W listopadzie ubiegłego roku w pobliżu Ogrodu Saskiego w centrum Warszawy zginął jeden z najnowszych modeli iPhone'a, należący do wiceministra Błażeja Pobożego. Jak zaznacza portal tvn24.pl, "od początku było wiadomo, że zaginął prywatny aparat wiceministra nadzorującego fundusze europejskie, pion zdrowia i komunikacji społecznej, a nie służbowy, który mógłby zawierać wrażliwe dane". Jak przekazał anonimowy rozmówca portalu, sprawa trafiła do Komendy Głównej Policji, gdzie zajęło się nią przynajmniej trzech funkcjonariuszy z Biura Kryminalnego.

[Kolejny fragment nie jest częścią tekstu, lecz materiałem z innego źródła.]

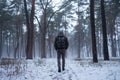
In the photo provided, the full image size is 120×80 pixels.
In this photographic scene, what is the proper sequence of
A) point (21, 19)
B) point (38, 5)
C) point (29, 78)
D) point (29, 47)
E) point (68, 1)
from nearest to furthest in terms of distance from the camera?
point (29, 78) → point (29, 47) → point (68, 1) → point (38, 5) → point (21, 19)

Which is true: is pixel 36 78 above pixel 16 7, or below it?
below

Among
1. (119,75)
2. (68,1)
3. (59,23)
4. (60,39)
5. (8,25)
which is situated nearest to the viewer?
(119,75)

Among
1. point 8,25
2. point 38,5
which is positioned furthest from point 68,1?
point 8,25

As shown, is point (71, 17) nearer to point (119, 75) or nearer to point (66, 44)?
point (66, 44)

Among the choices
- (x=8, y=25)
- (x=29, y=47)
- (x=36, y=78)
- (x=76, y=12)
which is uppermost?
(x=76, y=12)

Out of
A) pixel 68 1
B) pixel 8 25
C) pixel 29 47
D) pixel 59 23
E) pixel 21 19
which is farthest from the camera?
pixel 59 23

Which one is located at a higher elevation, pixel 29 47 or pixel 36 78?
pixel 29 47

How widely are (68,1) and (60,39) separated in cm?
A: 2205

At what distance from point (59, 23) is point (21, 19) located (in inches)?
449

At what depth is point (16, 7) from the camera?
1388 inches

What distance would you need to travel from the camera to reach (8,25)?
135ft

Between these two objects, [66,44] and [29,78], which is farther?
[66,44]

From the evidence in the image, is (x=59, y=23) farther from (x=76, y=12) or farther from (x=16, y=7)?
(x=16, y=7)

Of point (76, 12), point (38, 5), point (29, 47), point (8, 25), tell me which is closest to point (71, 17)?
point (76, 12)
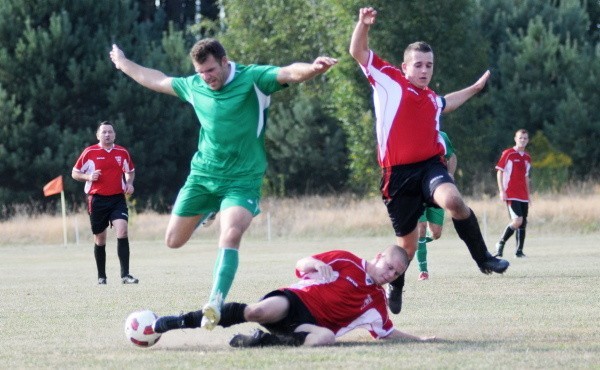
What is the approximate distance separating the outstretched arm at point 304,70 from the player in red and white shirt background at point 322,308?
1.22 meters

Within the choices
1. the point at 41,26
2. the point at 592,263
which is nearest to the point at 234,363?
the point at 592,263

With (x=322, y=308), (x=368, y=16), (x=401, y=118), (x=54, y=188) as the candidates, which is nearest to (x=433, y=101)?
(x=401, y=118)

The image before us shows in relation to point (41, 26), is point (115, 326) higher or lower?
lower

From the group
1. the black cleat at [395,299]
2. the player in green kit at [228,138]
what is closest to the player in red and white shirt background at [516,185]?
the black cleat at [395,299]

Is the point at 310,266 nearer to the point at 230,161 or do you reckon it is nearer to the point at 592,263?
the point at 230,161

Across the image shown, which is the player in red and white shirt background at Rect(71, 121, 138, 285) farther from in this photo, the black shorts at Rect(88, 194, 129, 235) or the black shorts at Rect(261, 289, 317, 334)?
the black shorts at Rect(261, 289, 317, 334)

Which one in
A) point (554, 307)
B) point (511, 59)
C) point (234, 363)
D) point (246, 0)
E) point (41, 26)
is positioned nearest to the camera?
point (234, 363)

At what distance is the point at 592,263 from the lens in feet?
59.3

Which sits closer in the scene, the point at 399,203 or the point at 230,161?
the point at 230,161

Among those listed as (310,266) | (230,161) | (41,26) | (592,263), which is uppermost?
(41,26)

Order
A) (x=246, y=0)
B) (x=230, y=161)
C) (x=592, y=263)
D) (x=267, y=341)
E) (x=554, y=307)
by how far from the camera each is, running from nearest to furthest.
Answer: (x=267, y=341) < (x=230, y=161) < (x=554, y=307) < (x=592, y=263) < (x=246, y=0)

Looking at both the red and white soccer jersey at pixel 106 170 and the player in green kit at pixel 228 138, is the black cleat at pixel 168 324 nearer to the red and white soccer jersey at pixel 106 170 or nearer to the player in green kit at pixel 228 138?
Answer: the player in green kit at pixel 228 138

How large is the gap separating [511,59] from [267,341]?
40614 mm

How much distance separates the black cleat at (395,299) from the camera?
33.3 feet
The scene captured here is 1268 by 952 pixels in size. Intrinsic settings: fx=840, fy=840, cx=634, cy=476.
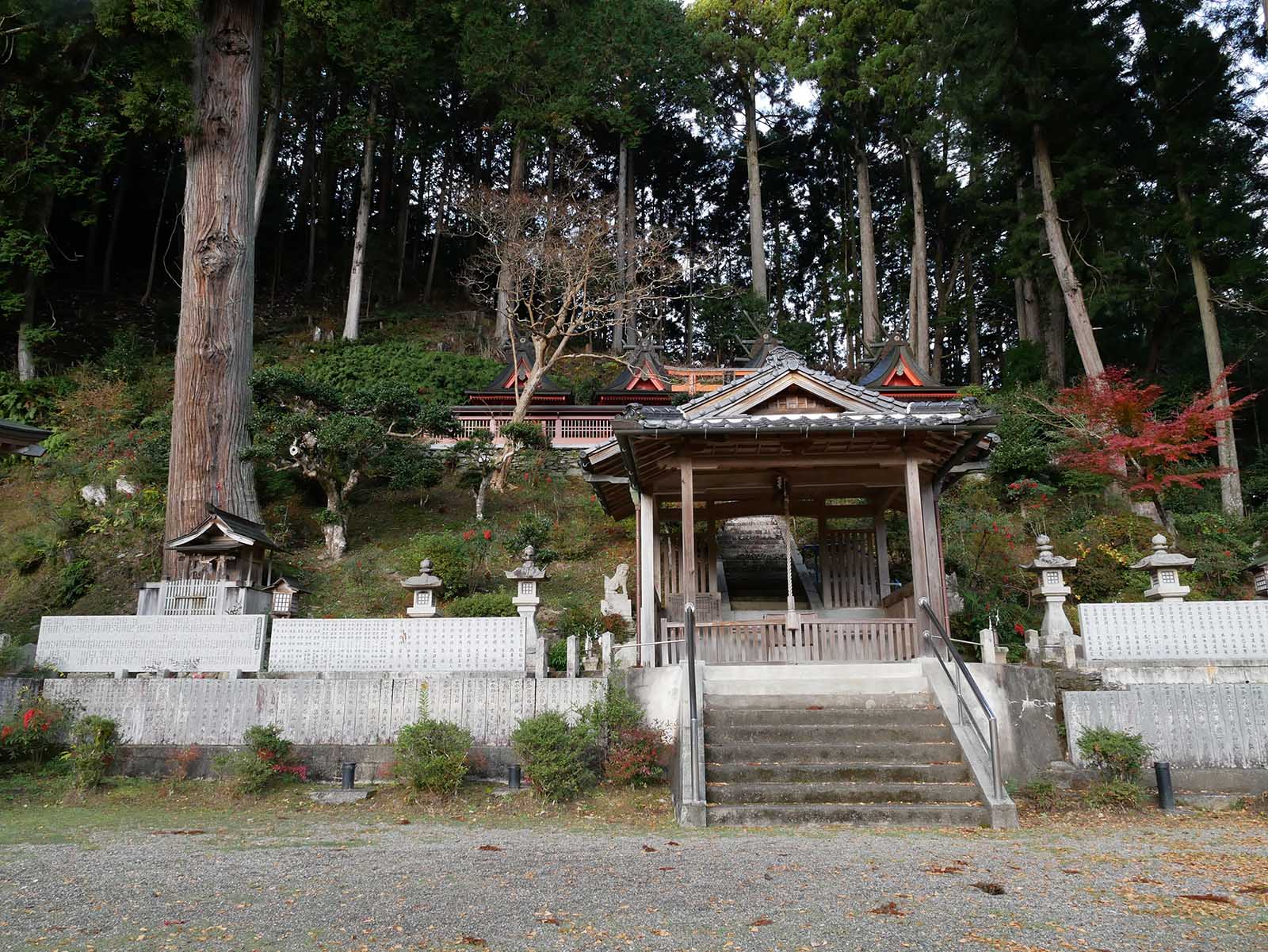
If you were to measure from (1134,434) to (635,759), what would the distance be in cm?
1594

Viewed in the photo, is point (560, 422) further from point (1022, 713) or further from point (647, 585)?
point (1022, 713)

Do namierzania smartfona użyto najnowszego sprzętu, który najwyraźniej spełnił swoją rolę - poszukiwania zajęły jedynie kilka godzin. Telefon znajdował się w jednym z biur warszawskiego ratusza, co potwierdziło się po przeszukaniu dokonanym przez policjantów. W związku z tym zatrzymano urzędnika i przewieziono na komendę w celu przesłuchania. - Wypuszczono go, gdy koledzy upewnili się, że mówi prawdę. Telefon znalazł w drodze do pracy. Czekał, aż właściciel zadzwoni, bo aparatu nie udało mu się odblokować - powiedział tvn24.pl jeden z policjantów.

Zagubiony iPhone wiceministra Pobożego. Policja: Każdy może liczyć na takie same działania

Postępowanie w związku ze zgubionym telefonem zostało wszczęte z artykułu 284 Kodeksu karnego, który głosi, że: "Kto przywłaszcza sobie cudzą rzecz ruchomą lub prawo majątkowe, podlega karze pozbawienia wolności do lat 3". Jak powiedział portalowi Andrzej Browarek z zespołu prasowego KGP, "każda osoba, która stanie się ofiarą przestępstwa, może liczyć na takie same działania podjęte przez funkcjonariuszy policji bez względu na jednostkę, w której zostanie złożone zawiadomienie". - Wszyscy policjanci działają na podstawie tych samych przepisów i mają takie same możliwości wykrycia sprawców przestępstwa - dodał.